What I think would be cleaner, but potentially involve some code duplication, would be to have separate code paths for serial/parallel case where both are supported. e.g., in the serial case, AggregateMetadata probably shouldn't even be called. This, however, requires being able to distinguish whether a function is meant to execute serially. I think there is one straightforward way to make that distinction, ie., define MPI_COMM_NULL as having the meaning "don't use MPI, this executes serially". That's clearer than the current reliance on MPI_Initialized/MPI_Finalized; that status, one should note, might actually change along the way. So it's possible to have SMPI_Comm_dup return the communicator itself when called before MPI_Init (because that's what mpidummy) does, then initialize MPI, and then eventually have SMPI_Comm_free call the real MPI_Comm_free, which will rightfully complain that the communicator hadn't been dup'd in the first place.
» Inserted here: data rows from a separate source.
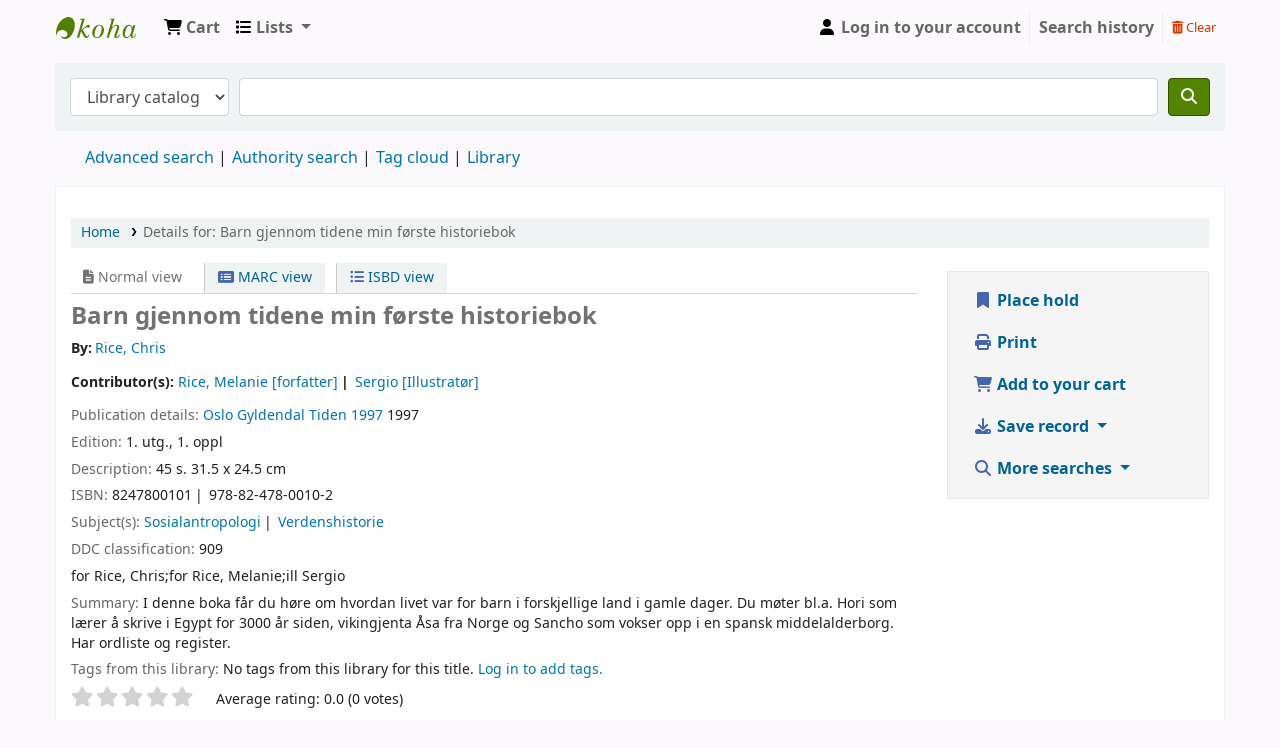

--- FILE ---
content_type: application/javascript
request_url: https://dnsr.bibkat.no/opac-tmpl/bootstrap/js/tags_23.1108000.js
body_size: 1638
content:
if (typeof KOHA == "undefined" || !KOHA) {
    var KOHA = {};
}

/**
* A namespace for Tags related functions.

$.ajaxSetup({
    url: "/cgi-bin/koha/opac-tags.pl",
    type: "POST",
    dataType: "script"
});
*/
KOHA.Tags = {
    add_tag_button: function(bibnum, tag){
        var mynewtag = "newtag" + bibnum;
        var mytagid = "#" + mynewtag;
        var mydata = {};
        mydata[mynewtag] = tag;
        var response;	// AJAX from server will assign value to response.
        $.post(
            "/cgi-bin/koha/opac-tags.pl",
            mydata,
            function(data){
                // alert("AJAX Response: " + data);
                eval(data);
                // alert("counts: " + response["added"] + response["deleted"] + response["errors"]);
                KOHA.Tags.set_tag_status(
                    mytagid + "_status",
                    KOHA.Tags.common_status(response["added"], response["deleted"], response["errors"])
                );
                if (response.alerts) {
                    alert(response.alerts.join("\n\n"));
                }
            },
            'script'
        );
        return false;
    },
    common_status : function(addcount, delcount, errcount) {
        var cstat = "";
        if (addcount && addcount > 0) {cstat += __("Tags added: ") + addcount + ".  " ;}
        if (delcount && delcount > 0) {cstat += __("Tags deleted: ") + delcount + ".  " ;}
        if (errcount && errcount > 0) {cstat += __("Errors: ") + errcount + ". " ;}
        return cstat;
    },
    set_tag_status : function(tagid, newstatus) {
        $(tagid).html(newstatus);
        $(tagid).show();
    },
    append_tag_status : function(tagid, newstatus) {
        $(tagid).append(newstatus);
        $(tagid).show();
    },
    clear_all_tag_status : function() {
        $(".tagstatus").empty().hide();
    },

    tag_message: {
    tagsdisabled : function(arg) {return ( __("Sorry, tags are not enabled on this system.") );},
    scrubbed_all_bad : function(arg) {return ( __("Error! Your tag was entirely markup code.  It was NOT added.  Please try again with plain text.") );},
    badparam : function(arg) {return ( __("Error! Illegal parameter") +" "+arg);},
    scrubbed : function(arg) {return ( __("Note: your tag contained markup code that was removed. The tag was added as ") +" "+arg);},
    failed_add_tag : function(arg) {return ( __("Error! Adding tags failed at") + " '"+arg+"'. \n"+ __("Note: you can only tag an item with a given term once.  Check 'Tags' to see your current tags.") );},
    failed_delete  : function(arg) {return ( __("Error! You cannot delete the tag") + " '"+arg+"'. \n"+ __("Note: you can only delete your own tags.") );},
    login : function(arg) {return ( __("You must be logged in to add tags.") );}
    },

    // Used to tag multiple items at once.  The main difference
    // is that status is displayed on a per item basis.
    add_multitags_button : function(bibarray, tag){
        var mydata = {};
        for (var i = 0; i < bibarray.length; i++) {
            var mynewtag = "newtag" + bibarray[i];
            mydata[mynewtag] = tag;
        }
        var response;	// AJAX from server will assign value to response.
        $.post(
            "/cgi-bin/koha/opac-tags.pl",
            mydata,
            function(data){
                eval(data);
                KOHA.Tags.clear_all_tag_status();
                var bibErrors = false;

                // Display the status for each tagged bib
                for (var i = 0; i < bibarray.length; i++) {
                    var bib = bibarray[i];
                    var mytagid = "#newtag" + bib;
                    var status = "";

                    // Number of tags added.
                    if (response[bib]) {
                        var added = response[bib]["added"];
                        if (added > 0) {
                            status = __("Tags added: ") + added + ".  ";
                        KOHA.Tags.set_tag_status(mytagid + "_status", status);
                        }

                        // Show a link that opens an error dialog, if necessary.
                        var errors = response[bib]["errors"];
                        if (errors.length > 0) {
                            bibErrors = true;
                            var errid = "tagerr_" + bib;
                            var errstat = "<a id=\"" + errid + "\" class=\"tagerror\" href=\"#\">";
                            errstat += __("Errors: ") + errors.length + ". ";
                            errstat += "</a>";
                        KOHA.Tags.append_tag_status(mytagid + "_status", errstat);
                            var errmsg = "";
                            for (var e = 0; e < errors.length; e++){
                                if (e) {
                                    errmsg += "\n\n";
                                }
                                errmsg += errors[e];
                            }
                            $("#" + errid).click(function(){
                                alert(errmsg);
                            });
                        }
                    }
                }

                if (bibErrors || response["global_errors"]) {
                    var msg = "";
                    if (bibErrors) {
                        msg = __("Unable to add one or more tags.");
                    }

                    // Show global errors in a dialog.
                    if (response["global_errors"]) {
                        var global_errors = response["global_errors"];
                        var msg;
                        for (var e = 0; e < global_errors.length; e++) {
                            msg += "\n\n";
                            msg += response.alerts[global_errors[e]];
                        }
                    }
                    alert(msg);
                }
            },
            'script'
        );
        return false;
    }
};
This actually happens in real life, which is why I didn't change the MPI_Comm_dup handling inside of core::ADIOS for now.

Switching between real MPI and mpidummy based on the communicator (MPI_COMM_NULL vs not) resolves a lot of ambiguity -- it's also cheaper than having to check MPI_Initialized and MPI_Finalized on every MPI call, so I'd be in favor of going that way. That's also a pretty small/localized change.

On the bigger issue (wrap everything with SMPI vs separate code paths), I think one might have try and look at it to decide what's better.